The popularity of digital assets, including stablecoins, has attracted the attention of banks and governments worldwide. However, governments do not want to lose control over financial systems by offering citizens access to cryptocurrencies. Instead, they are developing their own version of digital money — CBDC.
What is CBDC?
CBDC (Central Bank Digital Currency) is a digital currency issued by a central bank. It functions as a new form of money that can be used alongside traditional fiat currencies*. The primary goal of CBDC is to improve payment systems, increase financial transparency, and reduce costs for international transfers.
Additionally, CBDC provides access to banking services for those who may not be able to use traditional banking systems. For example, in many developing countries and remote areas, people face difficulties accessing financial services due to the lack of bank branches. CBDC offers a solution to this problem by allowing users to manage digital currencies on mobile devices without physically visiting a bank.
* Fiat currencies are the official currencies issued by governments, and they have legal tender status for transactions within a country. They are not backed by any commodity, such as gold, and their value is based solely on trust in the government issuing them. Examples of fiat currencies include the US dollar, the euro, the pound, and other currencies in circulation globally.
Differences between CBDC and cryptocurrencies
CBDCs are digital counterparts to fiat currencies issued by governmental institutions, while cryptocurrencies are decentralized and have no central issuer.

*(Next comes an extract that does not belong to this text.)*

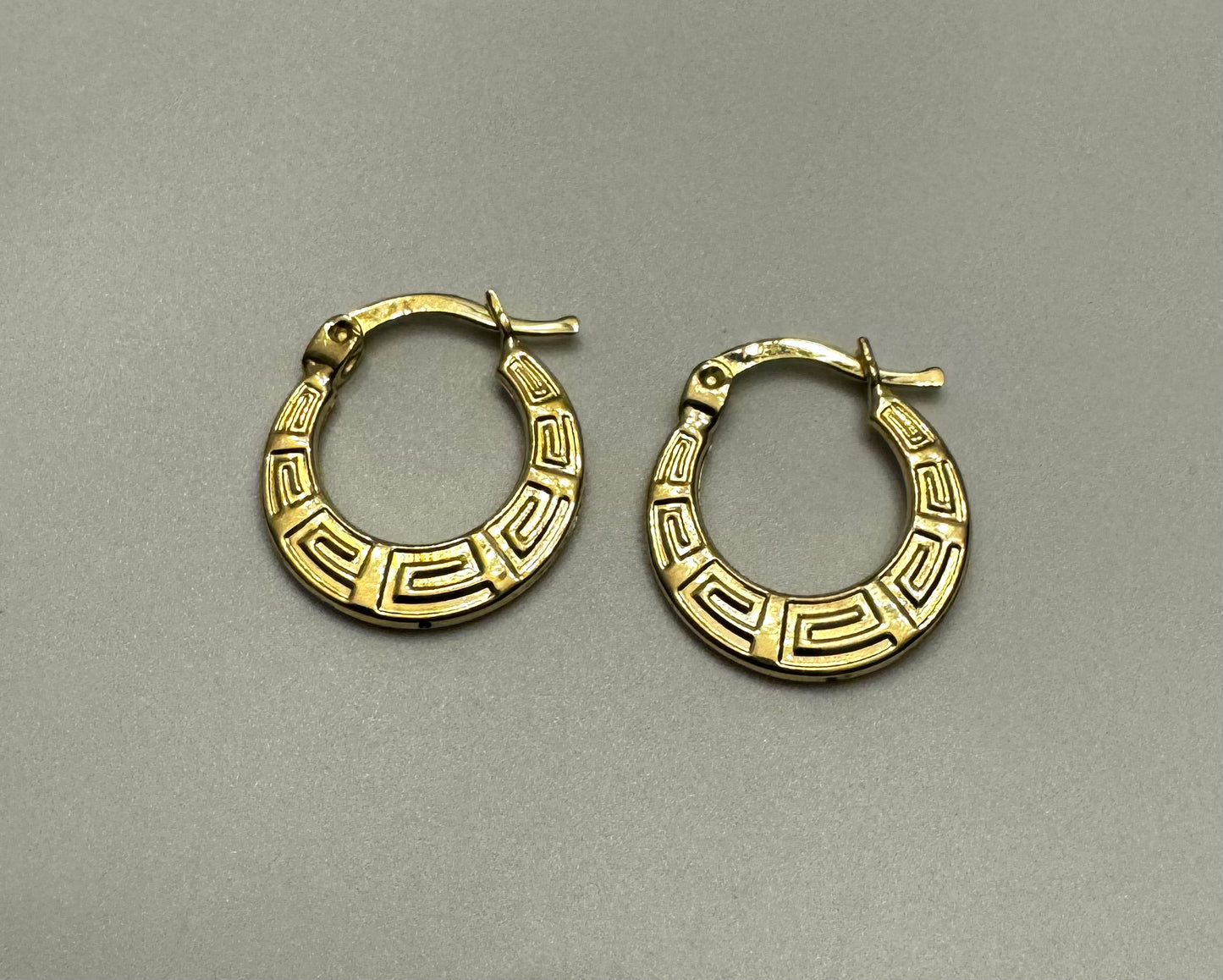 Flat gold medusa earrings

The main differences are as follows:
Control and Regulation: CBDCs are managed by governmental bodies, whereas cryptocurrencies lack a unified regulator.
Database: CBDCs rely on centralized databases, unlike public blockchains, allowing governments to control the currency's circulation.
Anonymity: CBDCs are developed with user identification in mind, whereas cryptocurrencies can provide some level of anonymity.
Stability: CBDCs are always pegged to fiat currencies at a 1:1 ratio, unlike cryptocurrencies, which can be highly volatile*.
Use in the Economy: CBDCs are tools of government policy used to stimulate the economy and control the money supply, whereas cryptocurrencies develop independently of governments.
* Volatility refers to the degree of price fluctuation of an asset over a period of time. High volatility means prices can change rapidly and significantly, making such assets riskier for investors.
CBDC's issues with anonymity
With CBDC, central banks will be able to track all transactions and intervene if necessary, such as by blocking specific amounts.
This has both advantages and disadvantages. On one hand, this approach allows for the quick blocking of transactions related to fraud, terrorism financing, or sanctions violations.
On the other hand, users' funds may be mistakenly blocked or blocked due to excessive regulation. Furthermore, full government control raises concerns about privacy and the risks of total financial surveillance. Critics fear that CBDCs could become a tool for exerting pressure on citizens and businesses, limiting their freedom to manage their own funds.
CBDC and fiat currencies
CBDCs and fiat currencies are forms of money issued by a single entity — the central bank of a country — that has complete control over their issuance and circulation.
Like regular money, CBDCs will be mandatory for use in domestic transactions. Stores, businesses, and government entities will not be able to refuse to accept it. This makes CBDC an official payment instrument, on par with cash and non-cash payments.
CBDC status in different countries
As of September 2025, according to the Atlantic Council, 3 countries (Jamaica, Nigeria, and the Bahamas) have officially launched CBDCs in their financial systems. About 140 countries, representing more than 95% of global GDP, are at least exploring the possibility of implementing CBDCs, and approximately 50 of them are already testing this tool.
North and Latin America
The US has rejected the creation of a digital dollar, despite supporting stablecoins. Canada ended its CBDC research in 2024.
Europe
The European Central Bank is testing CBDCs, but the decision to launch the digital euro depends on technological readiness. Russia postponed the launch of the digital ruble to 2026. The UK and Sweden are also conducting research and experiments on digital currencies.
Asia and the Middle East
China and India are already testing their CBDCs, such as the digital yuan and digital rupee. Kazakhstan and South Korea have also conducted successful tests of their digital currencies.
Africa
Nigeria became one of the first countries to launch a CBDC — eNaira officially. South Africa has also started developing CBDCs.